So I got this beautiful yarn at a yard sale. Varigated grey and electric blue 1 ply. So so soft. Has to be some kind of nice wool. I've been working on a sweater from it, got about five inches with a cool design. I left it outside this morning, came back this afternoon to keep working on it. I noticed there were flies buzzing around it like crazy. I'm like "hmm weird guys", look at my project a bit closer and OOOOOOH MY GOSH THERES FLY EGGS ALL THROUGH IT!!
I put a Not Safe For Knitters (NSFK) in the subject of this thread because yuck!
That's so incredibly sad. I really hope that this was something that came from the outside and not something wrong with the yarn that was activated by the dew from being outside? Maybe the rest could go into quarantine?
They made a point to burrow into it and dump eggs too!!! What the heck??? WHY! Is this a wool/ animal fiber thing? Maybe something weird the original person "treated" it with??
I am usually pretty stoic about these kind of things but I'm so revulsed that I'm in tears...I'm probably going to burn it just for the peace of mind!
I swear they weren't there until this afternoon. Literally like four hours outside, midday partial shade, on dry grass. I wonder if the previous owners spilt something weird on the ball, like grease or They weren't crunchy people so I don't suspect anything outrageous...
My suggestion would be to wash that beautiful yarn in cold water to try to get rid of the eggs.
When it is really good and dry put everything into a plastic bag with lots of alcohol-soaked cotton balls, seal the bag well and wait for the eggs to hatch.
This might only need to stay sealed for a day, though I would wait longer.
Invasive plants are Earth's way of insisting we notice her medicines. Stephen Herrod Buhner
Everyone learns what works by learning what doesn't work. Stephen Herrod Buhner
Anne: I don't think I can bear to salvage it. There will be more yarn. There will be more time for projects. I just can't even...it really got to me...

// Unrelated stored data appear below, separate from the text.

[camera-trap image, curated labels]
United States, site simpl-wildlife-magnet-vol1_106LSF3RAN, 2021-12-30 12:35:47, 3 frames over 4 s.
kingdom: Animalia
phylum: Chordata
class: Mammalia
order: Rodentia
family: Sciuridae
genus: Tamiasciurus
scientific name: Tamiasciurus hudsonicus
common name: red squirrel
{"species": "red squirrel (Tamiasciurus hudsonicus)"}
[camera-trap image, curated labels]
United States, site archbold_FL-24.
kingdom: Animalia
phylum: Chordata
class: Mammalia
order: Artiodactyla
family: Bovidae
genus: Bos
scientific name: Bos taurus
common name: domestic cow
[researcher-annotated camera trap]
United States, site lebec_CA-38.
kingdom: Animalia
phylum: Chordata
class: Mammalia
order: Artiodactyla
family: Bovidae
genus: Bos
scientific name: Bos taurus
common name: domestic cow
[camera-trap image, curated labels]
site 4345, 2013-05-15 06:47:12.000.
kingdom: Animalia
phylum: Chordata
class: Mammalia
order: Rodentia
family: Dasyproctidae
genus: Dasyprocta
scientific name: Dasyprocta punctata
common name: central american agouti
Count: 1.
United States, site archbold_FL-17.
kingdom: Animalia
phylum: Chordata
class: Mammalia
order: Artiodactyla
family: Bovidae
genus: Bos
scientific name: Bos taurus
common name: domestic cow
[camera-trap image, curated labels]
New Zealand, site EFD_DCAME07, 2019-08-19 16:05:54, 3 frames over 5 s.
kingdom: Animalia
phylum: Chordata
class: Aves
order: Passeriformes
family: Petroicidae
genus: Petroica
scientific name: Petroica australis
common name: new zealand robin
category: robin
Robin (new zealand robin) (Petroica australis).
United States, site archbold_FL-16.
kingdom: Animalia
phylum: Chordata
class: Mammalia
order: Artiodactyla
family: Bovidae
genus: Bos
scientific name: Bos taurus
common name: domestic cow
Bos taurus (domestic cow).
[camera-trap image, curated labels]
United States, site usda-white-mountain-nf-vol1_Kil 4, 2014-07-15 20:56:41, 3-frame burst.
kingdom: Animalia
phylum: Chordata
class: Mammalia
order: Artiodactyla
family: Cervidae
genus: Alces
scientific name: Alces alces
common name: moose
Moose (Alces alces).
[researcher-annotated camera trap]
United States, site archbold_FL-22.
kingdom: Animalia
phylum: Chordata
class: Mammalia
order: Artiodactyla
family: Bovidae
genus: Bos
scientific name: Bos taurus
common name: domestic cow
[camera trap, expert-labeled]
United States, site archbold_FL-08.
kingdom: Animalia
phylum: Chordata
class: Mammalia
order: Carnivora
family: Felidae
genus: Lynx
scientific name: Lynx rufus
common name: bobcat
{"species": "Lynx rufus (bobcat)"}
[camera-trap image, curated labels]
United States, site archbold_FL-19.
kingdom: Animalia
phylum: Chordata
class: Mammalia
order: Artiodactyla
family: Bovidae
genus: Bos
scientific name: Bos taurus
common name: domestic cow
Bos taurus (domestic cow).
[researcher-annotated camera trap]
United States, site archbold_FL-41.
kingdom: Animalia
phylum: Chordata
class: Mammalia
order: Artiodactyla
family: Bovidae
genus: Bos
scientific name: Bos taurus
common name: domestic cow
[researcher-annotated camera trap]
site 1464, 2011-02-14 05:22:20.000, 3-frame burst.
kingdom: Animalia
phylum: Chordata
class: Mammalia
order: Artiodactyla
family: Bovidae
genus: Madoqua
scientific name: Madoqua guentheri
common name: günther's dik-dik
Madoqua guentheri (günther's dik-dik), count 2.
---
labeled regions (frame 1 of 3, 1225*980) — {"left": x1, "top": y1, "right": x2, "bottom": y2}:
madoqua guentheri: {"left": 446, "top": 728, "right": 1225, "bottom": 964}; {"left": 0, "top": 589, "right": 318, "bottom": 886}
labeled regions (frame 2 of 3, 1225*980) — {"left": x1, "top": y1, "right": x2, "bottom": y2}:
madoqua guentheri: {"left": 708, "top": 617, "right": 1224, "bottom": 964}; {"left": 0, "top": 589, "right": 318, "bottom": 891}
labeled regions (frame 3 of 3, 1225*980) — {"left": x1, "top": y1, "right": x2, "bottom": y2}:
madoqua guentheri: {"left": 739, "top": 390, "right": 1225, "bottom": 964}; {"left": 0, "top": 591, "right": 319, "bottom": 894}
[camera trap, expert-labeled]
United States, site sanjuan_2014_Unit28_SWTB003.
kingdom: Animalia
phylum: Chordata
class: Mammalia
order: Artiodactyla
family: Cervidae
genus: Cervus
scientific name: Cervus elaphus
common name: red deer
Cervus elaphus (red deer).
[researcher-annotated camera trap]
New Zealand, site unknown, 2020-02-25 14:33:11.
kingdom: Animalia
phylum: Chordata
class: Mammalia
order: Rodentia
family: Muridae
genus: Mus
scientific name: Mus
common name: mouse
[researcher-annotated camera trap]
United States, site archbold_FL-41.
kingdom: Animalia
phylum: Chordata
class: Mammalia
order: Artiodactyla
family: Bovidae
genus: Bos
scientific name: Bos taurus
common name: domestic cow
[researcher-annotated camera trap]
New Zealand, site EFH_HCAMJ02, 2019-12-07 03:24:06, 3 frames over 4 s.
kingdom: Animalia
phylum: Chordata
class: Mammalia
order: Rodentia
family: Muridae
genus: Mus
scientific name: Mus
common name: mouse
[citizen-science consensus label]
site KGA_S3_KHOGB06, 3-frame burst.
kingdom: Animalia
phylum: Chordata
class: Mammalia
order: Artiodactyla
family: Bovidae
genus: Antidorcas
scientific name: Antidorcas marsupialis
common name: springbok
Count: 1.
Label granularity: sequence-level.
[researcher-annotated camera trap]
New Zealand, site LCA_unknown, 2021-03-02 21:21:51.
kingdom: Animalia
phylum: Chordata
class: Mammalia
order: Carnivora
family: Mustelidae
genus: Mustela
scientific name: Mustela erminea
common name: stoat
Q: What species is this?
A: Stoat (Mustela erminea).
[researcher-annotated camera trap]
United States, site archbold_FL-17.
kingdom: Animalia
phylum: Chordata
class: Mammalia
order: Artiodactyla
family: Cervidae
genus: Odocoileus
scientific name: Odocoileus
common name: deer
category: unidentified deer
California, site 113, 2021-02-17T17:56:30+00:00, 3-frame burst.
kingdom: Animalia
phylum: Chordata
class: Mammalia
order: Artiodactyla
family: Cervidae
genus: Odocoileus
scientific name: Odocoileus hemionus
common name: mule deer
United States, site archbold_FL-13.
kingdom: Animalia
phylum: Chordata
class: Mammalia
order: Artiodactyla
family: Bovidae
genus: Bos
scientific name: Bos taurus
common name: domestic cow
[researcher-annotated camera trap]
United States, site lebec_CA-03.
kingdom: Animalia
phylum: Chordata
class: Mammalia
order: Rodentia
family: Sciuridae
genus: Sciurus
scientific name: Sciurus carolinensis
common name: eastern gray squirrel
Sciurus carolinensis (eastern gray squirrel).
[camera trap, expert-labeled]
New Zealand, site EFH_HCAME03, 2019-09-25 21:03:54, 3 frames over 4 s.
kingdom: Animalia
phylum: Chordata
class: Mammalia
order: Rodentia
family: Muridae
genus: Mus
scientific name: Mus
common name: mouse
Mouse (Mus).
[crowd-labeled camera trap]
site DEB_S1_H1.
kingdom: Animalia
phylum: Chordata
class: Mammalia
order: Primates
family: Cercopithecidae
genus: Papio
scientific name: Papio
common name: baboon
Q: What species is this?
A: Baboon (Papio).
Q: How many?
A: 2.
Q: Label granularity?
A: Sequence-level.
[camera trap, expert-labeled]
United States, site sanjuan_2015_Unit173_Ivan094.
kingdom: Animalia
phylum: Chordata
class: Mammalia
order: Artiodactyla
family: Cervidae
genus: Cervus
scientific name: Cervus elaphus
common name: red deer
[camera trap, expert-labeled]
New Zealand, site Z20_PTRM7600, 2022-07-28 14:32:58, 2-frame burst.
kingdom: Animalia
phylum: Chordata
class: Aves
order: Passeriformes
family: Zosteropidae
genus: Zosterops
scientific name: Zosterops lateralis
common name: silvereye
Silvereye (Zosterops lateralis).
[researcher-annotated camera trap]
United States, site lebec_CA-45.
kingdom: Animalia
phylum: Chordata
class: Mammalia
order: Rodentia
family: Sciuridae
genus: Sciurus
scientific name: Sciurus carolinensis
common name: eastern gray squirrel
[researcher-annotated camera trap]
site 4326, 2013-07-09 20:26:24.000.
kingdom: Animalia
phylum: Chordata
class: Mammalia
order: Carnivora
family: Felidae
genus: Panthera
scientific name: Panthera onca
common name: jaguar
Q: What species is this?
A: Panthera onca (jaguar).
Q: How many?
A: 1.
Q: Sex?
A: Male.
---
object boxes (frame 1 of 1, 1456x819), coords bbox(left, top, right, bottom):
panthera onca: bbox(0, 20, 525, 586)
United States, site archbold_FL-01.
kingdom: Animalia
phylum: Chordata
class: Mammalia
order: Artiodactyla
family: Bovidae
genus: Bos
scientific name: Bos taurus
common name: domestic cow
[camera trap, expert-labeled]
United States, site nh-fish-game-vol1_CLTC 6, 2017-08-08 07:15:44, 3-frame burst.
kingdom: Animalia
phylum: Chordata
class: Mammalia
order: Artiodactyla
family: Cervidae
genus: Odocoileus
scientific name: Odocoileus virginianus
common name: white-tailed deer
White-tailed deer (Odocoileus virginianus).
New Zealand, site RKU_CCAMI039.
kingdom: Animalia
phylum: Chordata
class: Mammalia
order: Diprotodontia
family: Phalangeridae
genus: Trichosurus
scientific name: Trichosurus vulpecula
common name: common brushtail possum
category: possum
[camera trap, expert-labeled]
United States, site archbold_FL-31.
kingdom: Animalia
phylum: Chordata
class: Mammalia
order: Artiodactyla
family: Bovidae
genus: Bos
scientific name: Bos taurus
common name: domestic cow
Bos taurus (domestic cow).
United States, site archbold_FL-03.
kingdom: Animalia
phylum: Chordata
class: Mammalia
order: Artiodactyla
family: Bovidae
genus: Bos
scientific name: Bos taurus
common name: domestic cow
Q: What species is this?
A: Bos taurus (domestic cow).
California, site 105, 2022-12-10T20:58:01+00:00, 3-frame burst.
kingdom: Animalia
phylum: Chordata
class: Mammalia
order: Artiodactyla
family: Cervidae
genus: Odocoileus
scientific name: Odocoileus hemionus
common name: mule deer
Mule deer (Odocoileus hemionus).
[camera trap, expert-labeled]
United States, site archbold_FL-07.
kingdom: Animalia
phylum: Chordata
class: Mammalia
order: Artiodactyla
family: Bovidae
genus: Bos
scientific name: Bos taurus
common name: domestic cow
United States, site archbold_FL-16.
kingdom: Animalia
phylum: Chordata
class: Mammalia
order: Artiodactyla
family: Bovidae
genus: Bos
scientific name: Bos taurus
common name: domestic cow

UPDATE so I ran out to get it and dissect it to see just how bad it was. It started sprinkling so disregard the water droplets. This is as far as I could handle...I would say theres a good tablespoon overall D:
Holy cow that is AWFUL. So many!!! I understand just wanting to get rid of it. If you think there’s any chance you might change your mind, you could seal it in a bag and stick it into the freezer, to put it into a time out for later… But I wouldn’t blame you for dumping it (or setting it on fire).
I torched it, Juniper. Oh it was a mess. And the dang things were flying around trying to land/landing and checking out the parts that weren't on fire! What in the world is on it that's so irresistible? Find some roadkill for gosh sakes!